With this approach, you can use sub-agents as idea generators or context generators for the containing agent. The inner tags don’t even have to spawn agents. They could be standard subroutines that stream in crawl data, a database call, an API call, or any other source of information you can think of.
I believe meta-prompting can enable incredibly powerful patterns, and with the relay pattern powering it all, content is unblocked, processed, and streamed as soon as it is resolved and available.
Beyond AI
While functional streaming libraries excel at pipeline processing with declarative transformations, the lifecycle control provided by interface-based streams simplifies certain architectural patterns, particularly those involving complex control flow with shared context. In the meta-prompting example, lifecycle hooks remain accessible while parsing nested tags and managing their nested streams.
By making higher-order streams accessible to other paradigms, I hope these powerful patterns can be integrated seamlessly into a wider range of environments. I’m currently exploring their use in streaming web rendering frameworks, where I’ve found lifecycle control helps modularize the complex data flow of modern frameworks.

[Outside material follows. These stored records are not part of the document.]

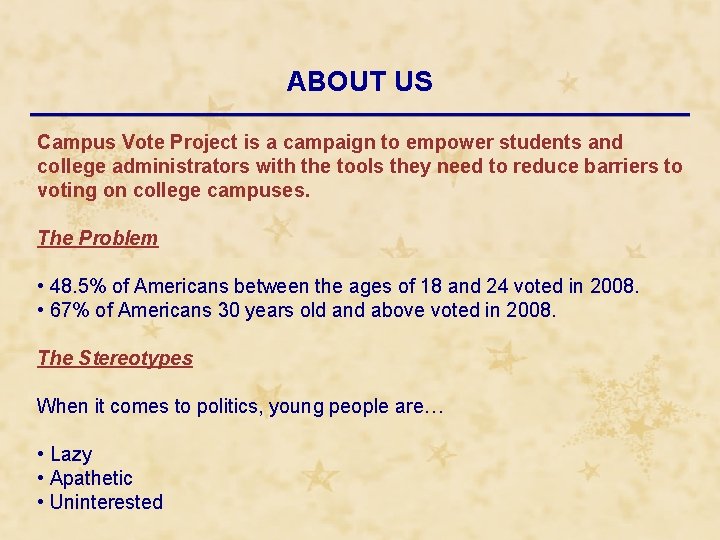 ABOUT US

Campus Vote Project is a campaign to empower students and college administrators with the tools they need to reduce barriers to voting on college campuses.

The Problem

• 48.5% of Americans between the ages of 18 and 24 voted in 2008.
• 67% of Americans 30 years old and above voted in 2008.

The Stereotypes

When it comes to politics, young people are…

• Lazy
• Apathetic
• Uninterested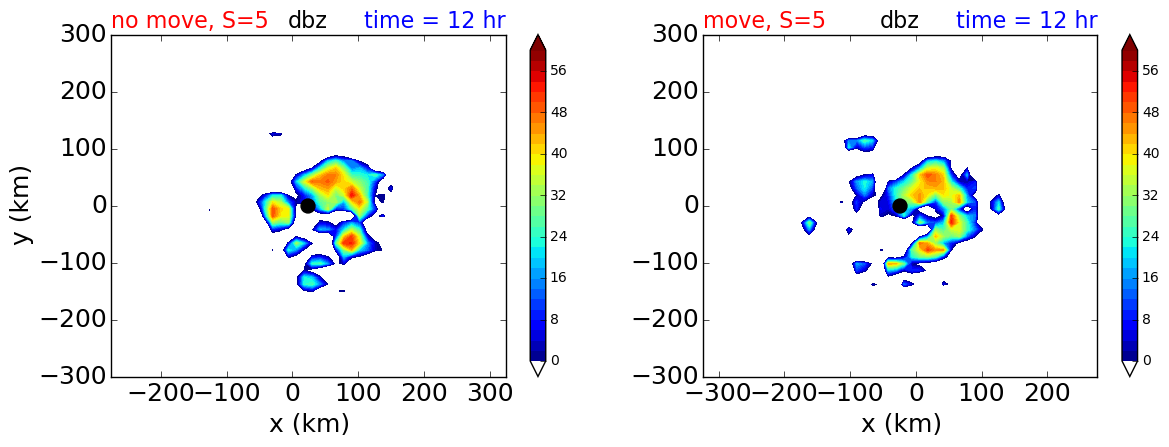 no move, S=5 dbz time = 12 hr

300
200
100
0
−100
−200
−300
y (km)

−200 −100 0 100 200 300
x (km)

56
48
40
32
24
16
8
0

move, S=5 dbz time = 12 hr

300
200
100
0
−100
−200
−300

−300 −200 −100 0 100 200
x (km)

56
48
40
32
24
16
8
0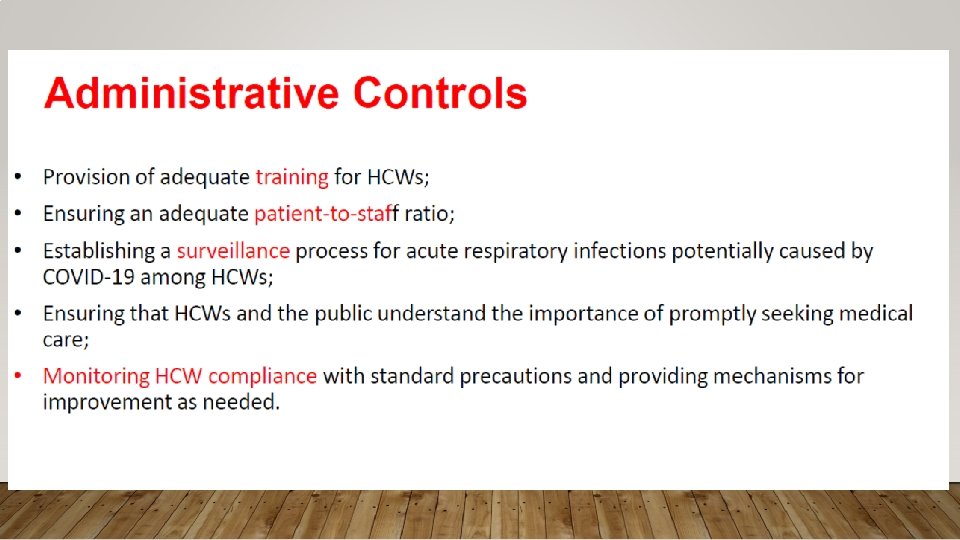 Administrative Controls

• Provision of adequate training for HCWs;

• Ensuring an adequate patient-to-staff ratio;

• Establishing a surveillance process for acute respiratory infections potentially caused by COVID-19 among HCWs;

• Ensuring that HCWs and the public understand the importance of promptly seeking medical care;

• Monitoring HCW compliance with standard precautions and providing mechanisms for improvement as needed.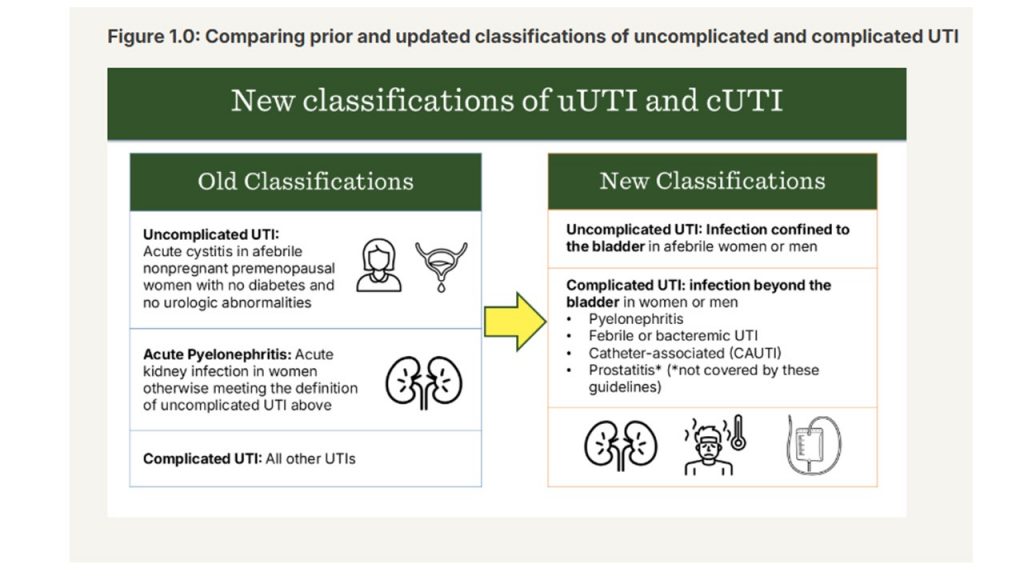 Figure 1.0: Comparing prior and updated classifications of uncomplicated and complicated UTI

New classifications of uUTI and cUTI

Old Classifications

Uncomplicated UTI: Acute cystitis in afebrile nonpregnant premenopausal women with no diabetes and no urologic abnormalities

Acute Pyelonephritis: Acute kidney infection in women otherwise meeting the definition of uncomplicated UTI above

Complicated UTI: All other UTIs

New Classifications

Uncomplicated UTI: Infection confined to the bladder in afebrile women or men

Complicated UTI: infection beyond the bladder in women or men
• Pyelonephritis
• Febrile or bacteremic UTI
• Catheter-associated (CAUTI)
• Prostatitis* (*not covered by these guidelines)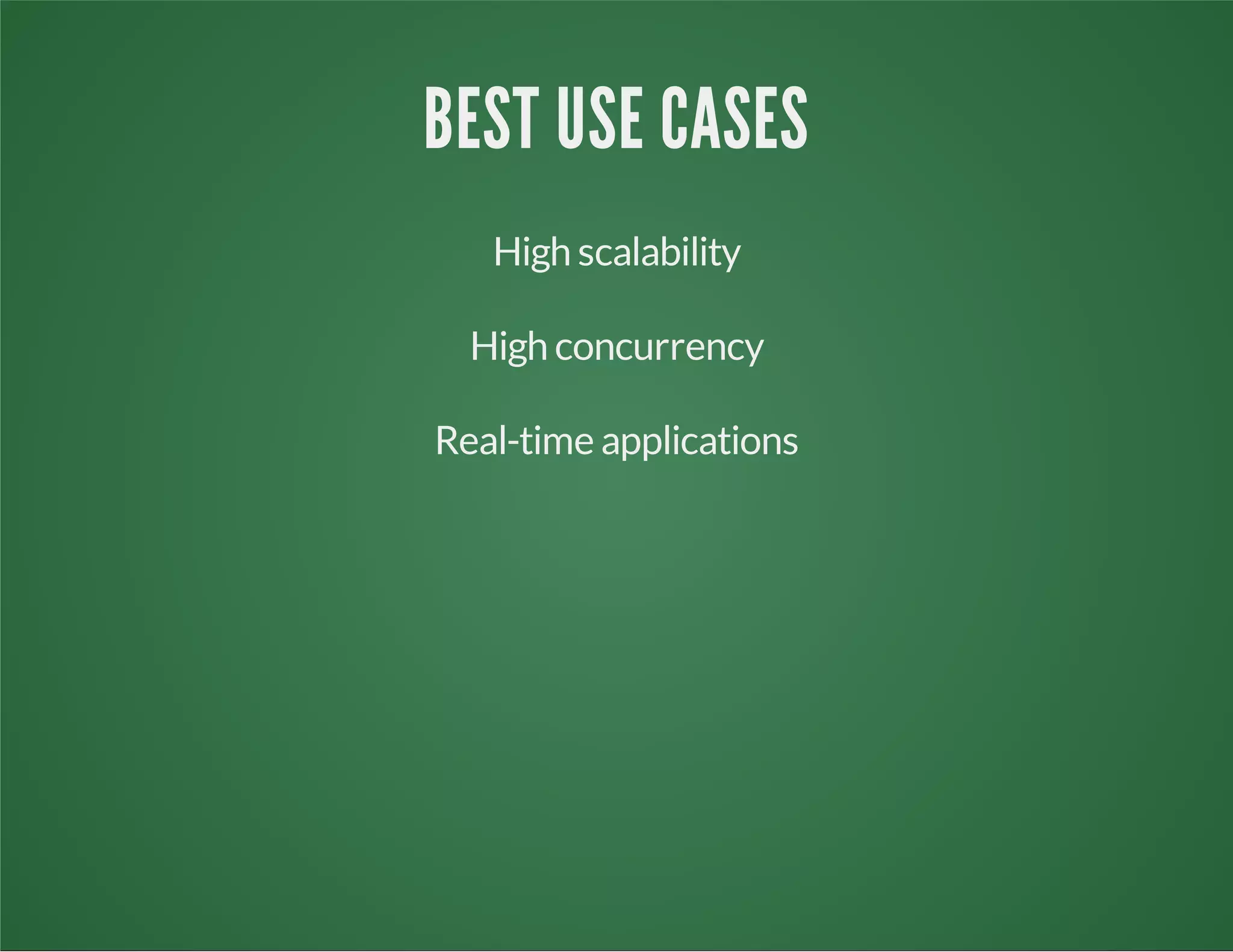 BEST USE CASES

High scalability

High concurrency

Real-time applications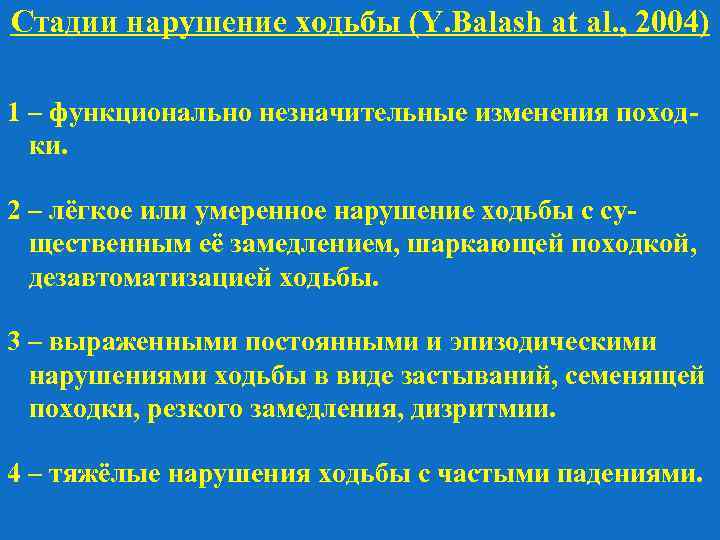 Стадии нарушение ходьбы (Y.Balash at al., 2004)

1 – функционально незначительные изменения походки.

2 – лёгкое или умеренное нарушение ходьбы с существенным её замедлением, шаркающей походкой, дезавтоматизацией ходьбы.

3 – выраженными постоянными и эпизодическими нарушениями ходьбы в виде застываний, семенящей походки, резкого замедления, дизритмии.

4 – тяжёлые нарушения ходьбы с частыми падениями.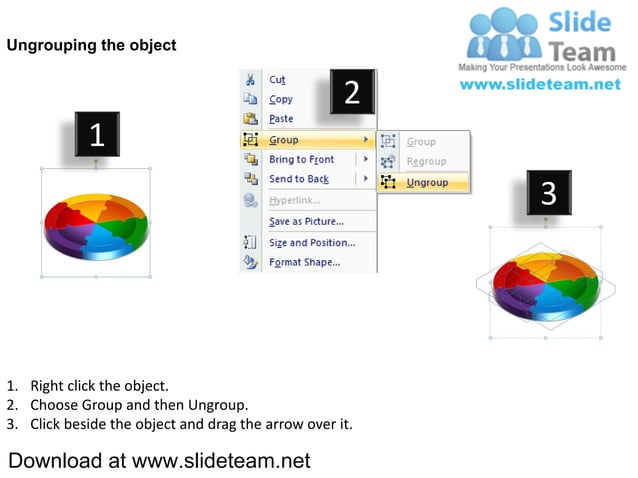 Ungrouping the object

Slide Team
Making Your Presentations Look Awesome
www.slideteam.net

1

2

Cut
Copy
Paste
Group
Bring to Front
Send to Back
Hyperlink...
Save as Picture...
Size and Position...
Format Shape...

Group
Regroup
Ungroup

3

1. Right click the object.
2. Choose Group and then Ungroup.
3. Click beside the object and drag the arrow over it.

Download at www.slideteam.net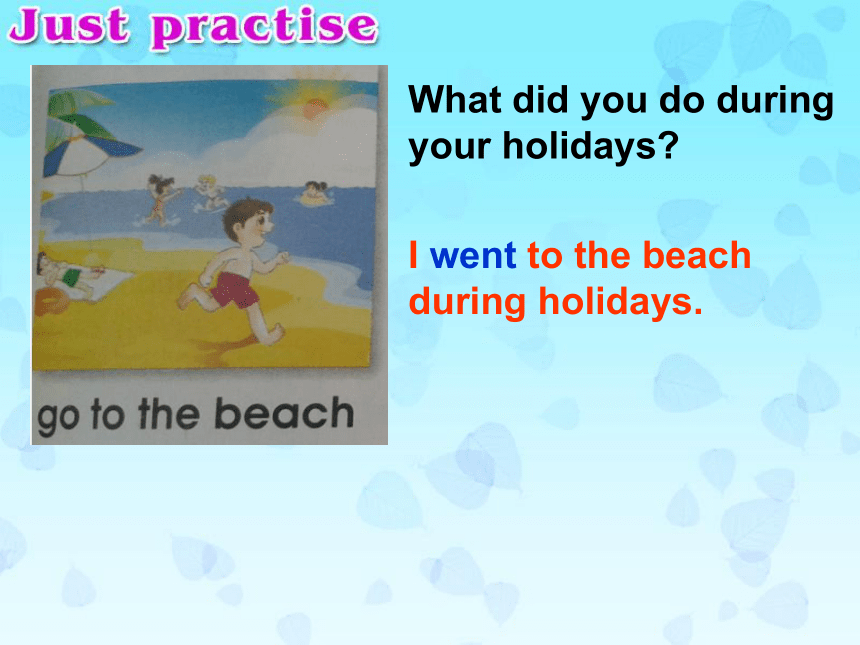 Just practise

go to the beach

What did you do during your holidays?

I went to the beach during holidays.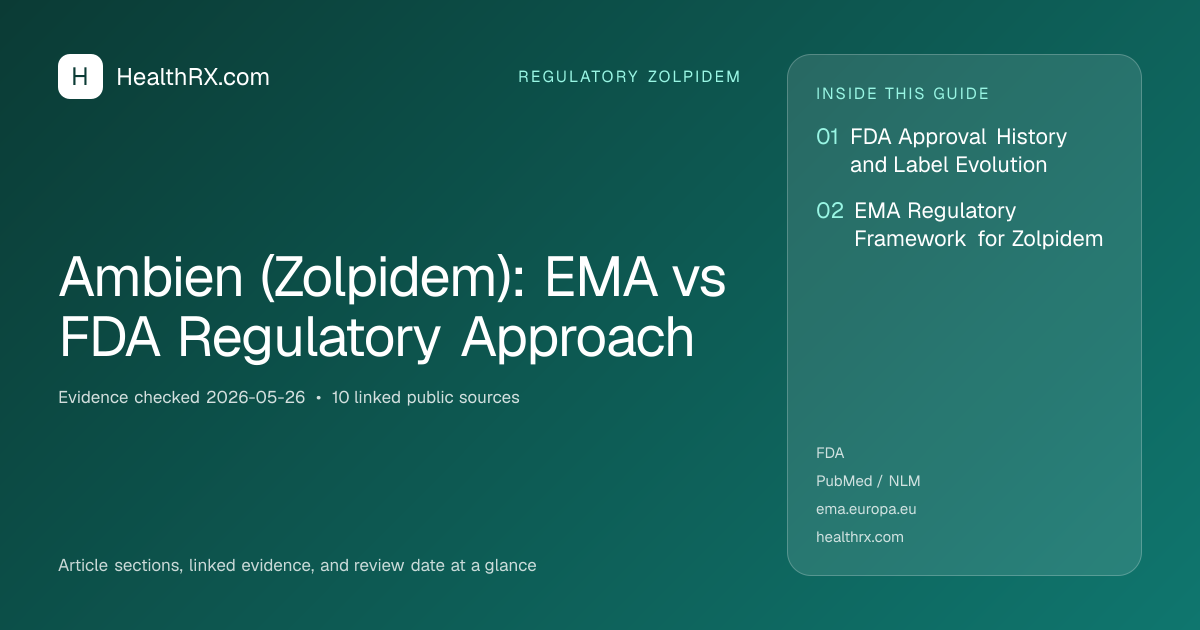 H HealthRX.com

REGULATORY ZOLPIDEM

Ambien (Zolpidem): EMA vs FDA Regulatory Approach

Evidence checked 2026-05-26 • 10 linked public sources

Article sections, linked evidence, and review date at a glance

INSIDE THIS GUIDE

01 FDA Approval History and Label Evolution

02 EMA Regulatory Framework for Zolpidem

FDA

PubMed / NLM

ema.europa.eu

healthrx.com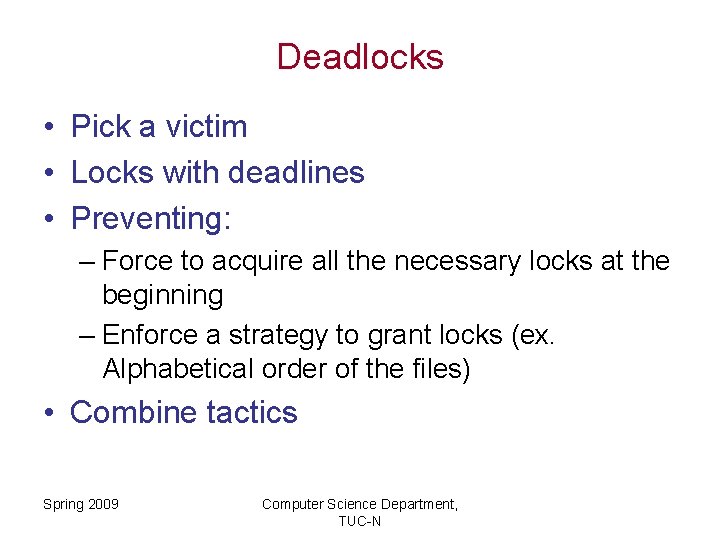 Deadlocks

• Pick a victim
• Locks with deadlines
• Preventing:
– Force to acquire all the necessary locks at the beginning
– Enforce a strategy to grant locks (ex. Alphabetical order of the files)
• Combine tactics

Spring 2009

Computer Science Department, TUC-N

This all started when I set out to solve a specific problem: parallel AI prompts couldn’t be streamed without breaking output order. Higher-order streams offered an elegant approach, but weren’t available in the interface-based streaming environment I needed. The relay pattern provided a solution in only 25 lines of code. It brings this powerful pattern from functional streaming paradigms to interface-based streams.
Any async operation can be injected as a stream. From database queries to API calls to file processing, anything can be composed and processed with higher-order streams. Finding the right abstraction cuts through complexity, and often the simplest solutions are the most powerful.